Data records:

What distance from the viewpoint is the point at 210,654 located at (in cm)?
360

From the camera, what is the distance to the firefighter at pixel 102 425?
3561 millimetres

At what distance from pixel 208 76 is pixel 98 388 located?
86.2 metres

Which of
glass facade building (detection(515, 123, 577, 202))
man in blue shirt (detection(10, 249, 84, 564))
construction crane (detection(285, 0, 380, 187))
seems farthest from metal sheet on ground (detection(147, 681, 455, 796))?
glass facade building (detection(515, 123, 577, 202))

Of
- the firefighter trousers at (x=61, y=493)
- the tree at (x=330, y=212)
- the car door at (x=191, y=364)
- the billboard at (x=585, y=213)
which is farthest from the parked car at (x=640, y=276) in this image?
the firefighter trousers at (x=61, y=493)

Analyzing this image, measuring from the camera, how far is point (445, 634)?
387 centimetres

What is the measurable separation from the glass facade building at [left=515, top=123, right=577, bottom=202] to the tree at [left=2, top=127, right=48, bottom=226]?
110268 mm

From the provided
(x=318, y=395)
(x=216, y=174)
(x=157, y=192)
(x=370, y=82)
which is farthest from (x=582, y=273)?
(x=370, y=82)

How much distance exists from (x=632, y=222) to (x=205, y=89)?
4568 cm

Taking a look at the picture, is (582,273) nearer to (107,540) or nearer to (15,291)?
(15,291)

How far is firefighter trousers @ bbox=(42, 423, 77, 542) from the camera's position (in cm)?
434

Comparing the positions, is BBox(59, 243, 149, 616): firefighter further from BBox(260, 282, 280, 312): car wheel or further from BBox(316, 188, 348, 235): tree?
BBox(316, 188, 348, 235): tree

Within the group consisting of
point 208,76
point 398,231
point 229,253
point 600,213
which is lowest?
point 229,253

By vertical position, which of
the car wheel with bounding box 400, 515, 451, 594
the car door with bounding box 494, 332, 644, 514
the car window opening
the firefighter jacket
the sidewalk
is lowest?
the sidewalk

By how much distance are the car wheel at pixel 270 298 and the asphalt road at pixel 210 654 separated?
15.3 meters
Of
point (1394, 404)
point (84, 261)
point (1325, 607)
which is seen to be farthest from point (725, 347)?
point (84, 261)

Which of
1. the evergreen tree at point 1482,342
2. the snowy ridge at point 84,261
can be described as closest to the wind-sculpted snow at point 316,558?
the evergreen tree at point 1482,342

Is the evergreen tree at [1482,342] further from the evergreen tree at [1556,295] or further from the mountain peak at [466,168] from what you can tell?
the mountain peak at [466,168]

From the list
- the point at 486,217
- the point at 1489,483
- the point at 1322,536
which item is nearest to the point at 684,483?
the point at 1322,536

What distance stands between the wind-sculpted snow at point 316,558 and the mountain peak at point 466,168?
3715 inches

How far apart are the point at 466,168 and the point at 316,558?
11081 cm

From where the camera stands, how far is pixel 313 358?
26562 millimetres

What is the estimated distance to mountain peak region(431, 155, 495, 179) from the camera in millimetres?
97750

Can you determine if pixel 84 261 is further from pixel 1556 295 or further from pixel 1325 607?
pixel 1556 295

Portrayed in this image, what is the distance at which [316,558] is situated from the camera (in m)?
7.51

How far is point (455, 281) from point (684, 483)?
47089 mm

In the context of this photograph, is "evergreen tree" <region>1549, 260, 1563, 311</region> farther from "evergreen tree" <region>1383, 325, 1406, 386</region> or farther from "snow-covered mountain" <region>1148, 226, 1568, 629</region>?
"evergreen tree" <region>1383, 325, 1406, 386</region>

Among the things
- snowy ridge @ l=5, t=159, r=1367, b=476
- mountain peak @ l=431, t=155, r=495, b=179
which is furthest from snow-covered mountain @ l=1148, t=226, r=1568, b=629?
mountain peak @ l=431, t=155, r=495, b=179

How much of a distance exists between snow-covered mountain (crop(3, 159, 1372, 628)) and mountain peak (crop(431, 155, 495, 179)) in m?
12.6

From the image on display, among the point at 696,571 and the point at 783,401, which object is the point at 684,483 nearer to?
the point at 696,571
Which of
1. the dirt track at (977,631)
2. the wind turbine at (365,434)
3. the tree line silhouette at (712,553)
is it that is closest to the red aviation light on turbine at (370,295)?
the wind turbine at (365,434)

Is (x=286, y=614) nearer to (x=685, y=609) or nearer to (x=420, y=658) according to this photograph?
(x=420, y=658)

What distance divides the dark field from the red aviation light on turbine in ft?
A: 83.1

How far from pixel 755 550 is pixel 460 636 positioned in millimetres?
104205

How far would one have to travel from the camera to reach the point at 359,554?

Problem details:
Reproduce the entries from the beginning through the line containing "86.2 metres", switching every "pixel" to "position" and leaving all else unchanged.

Result below:
What distance from the viewpoint is the point at 210,654 located at (in cm)?
360

From the camera, what is the distance to the firefighter at position 102 425?
3561 millimetres

At what distance from position 208 76 is position 98 388 located?
86.2 metres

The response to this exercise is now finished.